Asked directly whether its doctors in Evanston and elsewhere in Illinois were prevented from providing contraception, Presence said in a statement, “We abide by the Ethical & Religious Directives, and there are certain services which we do not provide. It is our expectation that all physicians associated with Presence Saint Francis Hospital share with their patients the options that are available in accessing the care they seek.”
BTW, after Valavanis’s OB/GYN refused to give her a prescription for birth control pills, her husband told his doctor he wanted to get a vasectomy. Guess what happened?

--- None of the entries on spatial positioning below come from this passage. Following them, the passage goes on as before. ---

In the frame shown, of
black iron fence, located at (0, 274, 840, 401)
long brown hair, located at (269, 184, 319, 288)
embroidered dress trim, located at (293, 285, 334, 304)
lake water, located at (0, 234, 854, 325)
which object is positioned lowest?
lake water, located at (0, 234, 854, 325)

His doctor, who was also part of the Catholic system, said his practice couldn’t do the procedure or make a referral.
Angela Valavanis said, “The whole situation is so unbelievable to me. I had no idea these limitations occurred. When I tell my friends about it, they say it’s medieval. We have to worry that if they keep buying up all these practices, it will get harder and harder to find someone who can prescribe birth control.”